Er hatte es mit einem Pitbull zu tun - so der Spitzname seines Hauptgegners, des Chefanklägers Gerrie Nel. Dafür hat er sich erwartungsgemäß souverän geschlagen: Barry Roux, Verteidiger des beinamputierten südafrikanischen Sportlers Oscar Pistorius, der in der Nacht zum Valentinstag 2013 seine Freundin durch die geschlossene Badezimmertür erschossen hat. Aber schließlich nennt man Roux, einen der prominentesten Anwälte Südafrikas, ja nicht umsonst den "Rottweiler".

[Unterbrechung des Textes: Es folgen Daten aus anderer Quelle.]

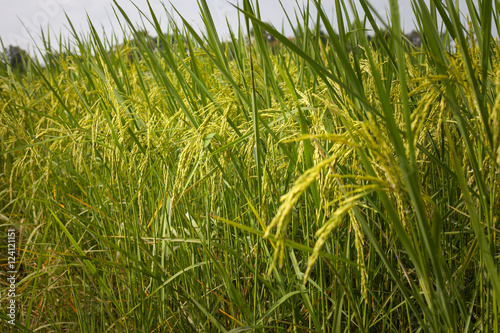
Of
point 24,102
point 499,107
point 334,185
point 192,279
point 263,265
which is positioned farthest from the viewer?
point 24,102

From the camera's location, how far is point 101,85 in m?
1.71

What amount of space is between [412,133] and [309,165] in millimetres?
346

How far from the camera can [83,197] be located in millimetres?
1935

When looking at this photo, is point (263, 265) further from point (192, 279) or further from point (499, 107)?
point (499, 107)

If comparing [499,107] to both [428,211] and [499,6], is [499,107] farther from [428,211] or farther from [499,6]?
[499,6]

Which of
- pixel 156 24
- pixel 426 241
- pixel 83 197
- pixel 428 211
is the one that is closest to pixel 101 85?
pixel 83 197

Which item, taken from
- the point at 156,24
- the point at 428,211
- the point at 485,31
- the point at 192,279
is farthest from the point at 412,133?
the point at 192,279

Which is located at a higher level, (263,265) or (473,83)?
(473,83)

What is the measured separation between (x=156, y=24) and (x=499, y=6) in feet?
3.03

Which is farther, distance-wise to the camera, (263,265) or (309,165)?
(263,265)

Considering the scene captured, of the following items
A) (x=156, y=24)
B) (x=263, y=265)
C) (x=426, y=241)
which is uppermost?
(x=156, y=24)

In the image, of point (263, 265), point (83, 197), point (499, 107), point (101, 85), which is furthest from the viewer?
point (83, 197)

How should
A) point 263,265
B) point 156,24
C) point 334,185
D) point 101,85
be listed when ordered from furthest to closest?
point 101,85 → point 263,265 → point 156,24 → point 334,185

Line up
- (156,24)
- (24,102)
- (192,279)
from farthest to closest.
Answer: (24,102)
(192,279)
(156,24)
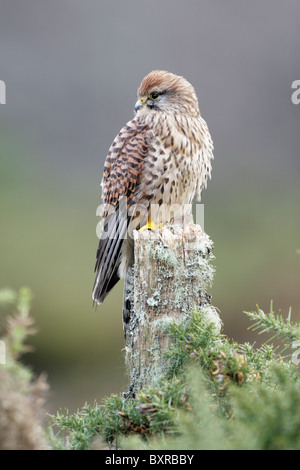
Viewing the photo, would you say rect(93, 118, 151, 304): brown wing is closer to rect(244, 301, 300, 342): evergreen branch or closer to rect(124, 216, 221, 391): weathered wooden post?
rect(124, 216, 221, 391): weathered wooden post

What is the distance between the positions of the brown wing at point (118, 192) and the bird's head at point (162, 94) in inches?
3.7

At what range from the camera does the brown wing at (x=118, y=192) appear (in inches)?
90.7

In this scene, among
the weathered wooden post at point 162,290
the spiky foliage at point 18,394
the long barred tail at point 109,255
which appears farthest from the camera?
the long barred tail at point 109,255

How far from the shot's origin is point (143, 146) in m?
2.43

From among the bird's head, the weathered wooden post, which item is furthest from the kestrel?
the weathered wooden post

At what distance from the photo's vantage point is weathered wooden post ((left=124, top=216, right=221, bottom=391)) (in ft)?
4.84

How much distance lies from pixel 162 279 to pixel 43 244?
11.5ft

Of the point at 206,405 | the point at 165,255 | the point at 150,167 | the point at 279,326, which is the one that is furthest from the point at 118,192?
the point at 206,405

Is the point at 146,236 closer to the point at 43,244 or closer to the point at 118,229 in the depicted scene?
the point at 118,229

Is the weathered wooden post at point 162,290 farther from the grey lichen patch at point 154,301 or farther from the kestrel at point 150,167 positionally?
the kestrel at point 150,167

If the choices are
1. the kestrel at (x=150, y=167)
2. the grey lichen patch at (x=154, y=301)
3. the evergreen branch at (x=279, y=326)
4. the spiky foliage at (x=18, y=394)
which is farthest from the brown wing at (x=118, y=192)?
the spiky foliage at (x=18, y=394)

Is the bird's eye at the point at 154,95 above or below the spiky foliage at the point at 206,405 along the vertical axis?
above

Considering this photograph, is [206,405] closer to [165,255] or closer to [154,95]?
[165,255]
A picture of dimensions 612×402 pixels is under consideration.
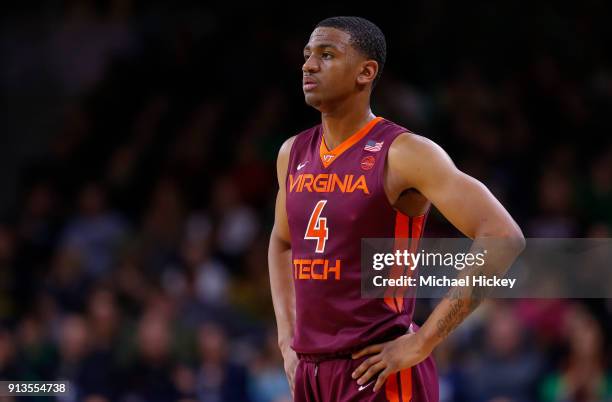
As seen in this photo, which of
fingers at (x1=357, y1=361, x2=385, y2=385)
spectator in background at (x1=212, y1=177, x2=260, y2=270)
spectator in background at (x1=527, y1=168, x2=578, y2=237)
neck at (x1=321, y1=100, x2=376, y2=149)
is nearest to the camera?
fingers at (x1=357, y1=361, x2=385, y2=385)

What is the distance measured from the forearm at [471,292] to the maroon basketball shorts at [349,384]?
0.26 meters

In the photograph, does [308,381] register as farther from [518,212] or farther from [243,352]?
[518,212]

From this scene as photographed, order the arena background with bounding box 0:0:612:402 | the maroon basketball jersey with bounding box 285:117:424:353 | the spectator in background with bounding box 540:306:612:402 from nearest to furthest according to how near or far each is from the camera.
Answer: the maroon basketball jersey with bounding box 285:117:424:353 → the spectator in background with bounding box 540:306:612:402 → the arena background with bounding box 0:0:612:402

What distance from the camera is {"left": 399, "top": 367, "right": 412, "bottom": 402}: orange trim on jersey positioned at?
4188 millimetres

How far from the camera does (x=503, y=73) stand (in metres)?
10.3

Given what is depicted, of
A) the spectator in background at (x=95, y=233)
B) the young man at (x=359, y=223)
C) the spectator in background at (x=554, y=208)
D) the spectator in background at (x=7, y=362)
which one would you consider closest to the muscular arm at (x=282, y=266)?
the young man at (x=359, y=223)

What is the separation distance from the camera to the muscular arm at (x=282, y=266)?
4656 millimetres

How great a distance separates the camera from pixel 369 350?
412 cm

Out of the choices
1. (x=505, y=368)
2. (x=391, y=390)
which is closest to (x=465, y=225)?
(x=391, y=390)

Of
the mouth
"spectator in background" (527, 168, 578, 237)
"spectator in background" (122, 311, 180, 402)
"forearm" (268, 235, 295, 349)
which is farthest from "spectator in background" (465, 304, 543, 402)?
the mouth

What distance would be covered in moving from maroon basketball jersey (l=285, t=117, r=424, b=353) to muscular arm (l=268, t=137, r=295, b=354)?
299 mm

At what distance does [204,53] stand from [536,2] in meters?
3.31

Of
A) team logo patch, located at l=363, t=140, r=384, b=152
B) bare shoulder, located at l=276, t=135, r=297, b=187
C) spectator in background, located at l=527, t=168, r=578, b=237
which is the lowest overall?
team logo patch, located at l=363, t=140, r=384, b=152

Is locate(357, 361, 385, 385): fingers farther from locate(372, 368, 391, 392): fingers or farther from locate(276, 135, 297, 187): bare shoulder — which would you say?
locate(276, 135, 297, 187): bare shoulder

Dieser Kampf der juristischen Kampfhunde gipfelte am Freitag im Schlussplädoyer Roux', in dem er die Darstellung des Anklägers vom Vortag zerpflückte und ihm mit grollender Stimme vorwarf, all jene Indizien ignoriert zu haben, die dem Vorwurf des Mordes widersprächen. Sein Klient Pistorius sei kein kaltblütiger Mörder, sondern ein Mensch, der seit frühester Kindheit tief geprägt sei von seiner Behinderung, von der "ständigen Gewissheit, ich habe keine Beine, ich kann nicht wegrennen, ich bin anders". Die Schüsse durch die Badezimmertür habe Pistorius "fahrlässig" abgefeuert, sei insofern auch allenfalls der fahrlässigen Tötung schuldig.

Sein Klient hat es ihm im Laufe des Prozesses nicht immer leicht gemacht; mehrmals verstrickte er sich in Widersprüche - doch Barry Roux ist bekannt als Mann für schwierige Fälle, auch zweifelhafter Art. In den 1990er-Jahren etwa vertrat er den Apartheid-Polizeichef Lothar Neethling, der Medien verklagt hatte, weil die ihm vorwarfen, er habe während seiner Amtszeit Regimegegner vergiften lassen. Einem Minen-Unternehmer und dem Chef eines Fußballklubs stand er in Verfahren wegen Steuerbetrugs bei.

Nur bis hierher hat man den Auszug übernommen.